Passage shown
It feels fitting that I’m writing this special edition around Valentine’s Day. For the first time, this isn’t a story about one person, but two! A partnership that has lasted 51 years. Although we’re not related by blood, Indian culture has a way of filling in those gaps. And so, they’ve always been Aunty and Uncle to me (and to you for the rest of this read).
Uncle has a special talent for turning strangers into family. At the Gurudwara in Glasgow, he meets people — often spotting fellow Punjabis from the west side like himself — and begins conversations that somehow become lifelong connections. That’s how he met my mom and dad, newly married and newly arrived in the city, even before my sister was born. Together with Aunty, they have a habit of creating what I can only describe as satellite families. As they described it: when it clicks, it’s forever.
They spent this past Christmas with us. And somewhere between cups of tea (teabag dunked for only 10 seconds for Uncle) and the delicious meals my mom made, I sat down to interview them. It was the first time either of them had ever been interviewed, and it felt like a walk down memory lane on a warm summer’s day.

Raw data
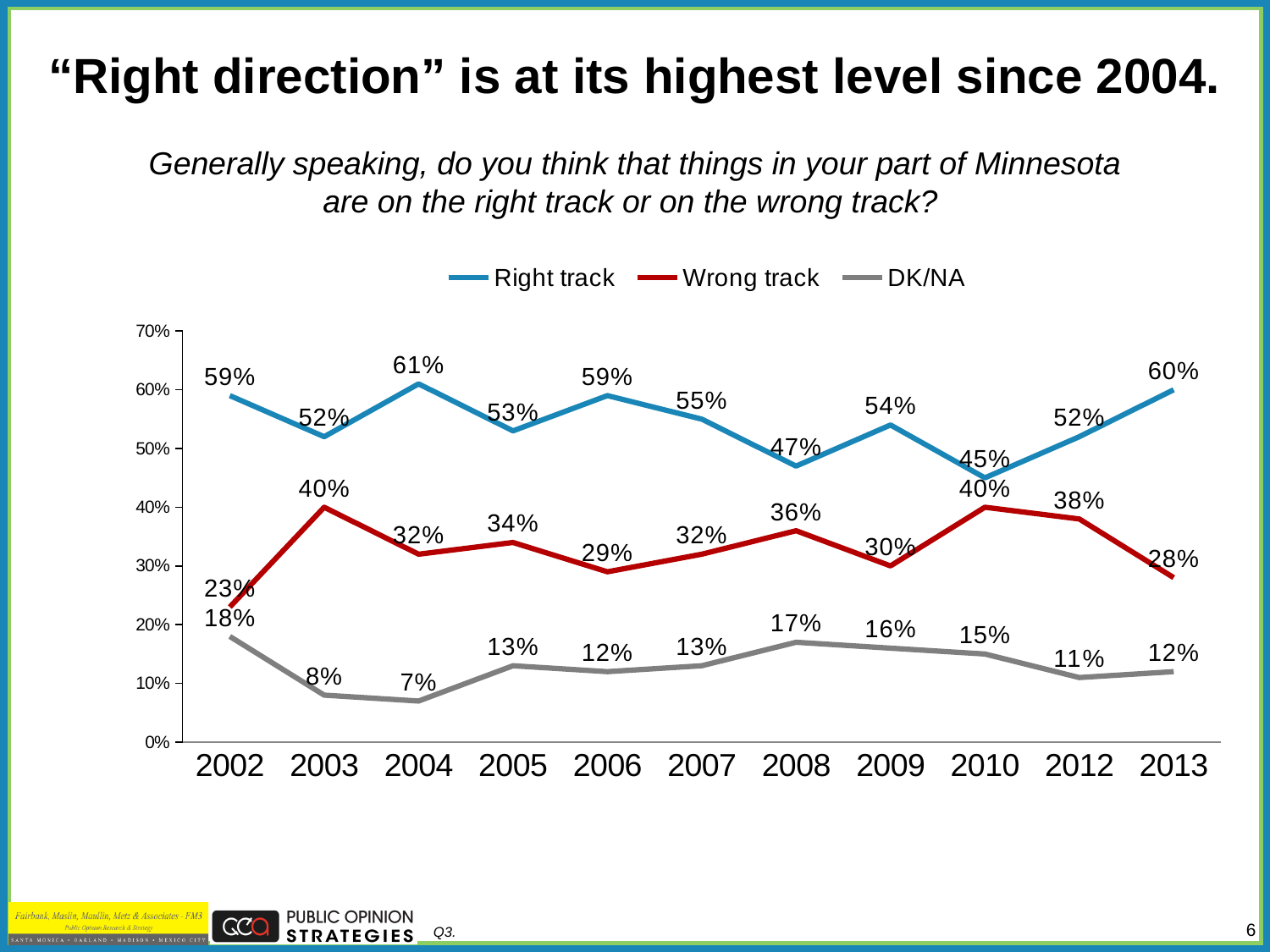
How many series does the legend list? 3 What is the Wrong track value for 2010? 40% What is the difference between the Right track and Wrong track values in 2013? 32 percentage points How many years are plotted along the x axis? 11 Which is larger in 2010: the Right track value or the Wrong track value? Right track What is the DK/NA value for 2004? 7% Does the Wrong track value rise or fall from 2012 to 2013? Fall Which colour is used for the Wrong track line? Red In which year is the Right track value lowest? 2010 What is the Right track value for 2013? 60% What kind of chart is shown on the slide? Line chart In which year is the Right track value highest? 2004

Work instructions
A – According to the passage about Aunty and Uncle, how many years has their partnership lasted?
B – Carry on the passage about Aunty and Uncle from its final sentence.
The material has no role in this work.

Responses
A – 51 years.

B –
Laying the foundation
Before understanding how they built their life together, we have to go back to how Uncle built the foundation. And to really understand the start of his journey, we need to go back to the Partition. In 1947, British India was divided into India and Pakistan; a line drawn across maps that uprooted millions overnight. Families were displaced, communities fractured, and the aftershocks were felt for decades. Like many Punjabi families of that generation, Uncle’s family carried both the difficulties and the determination that followed.
His eldest brother moved to the UK in 1963 in search of stability and opportunity, taking on whatever small jobs he could find. His father’s businesses back in Delhi were not proving successful, and in 1966, he made the move to the UK too, chasing the same promise of a better future. Uncle’s parents were clear about one thing: their children would be educated. But life had other plans. Uncle was only 17 or 18 and hadn’t finished school when he left India for the UK in 1969. But getting there was a journey in itself.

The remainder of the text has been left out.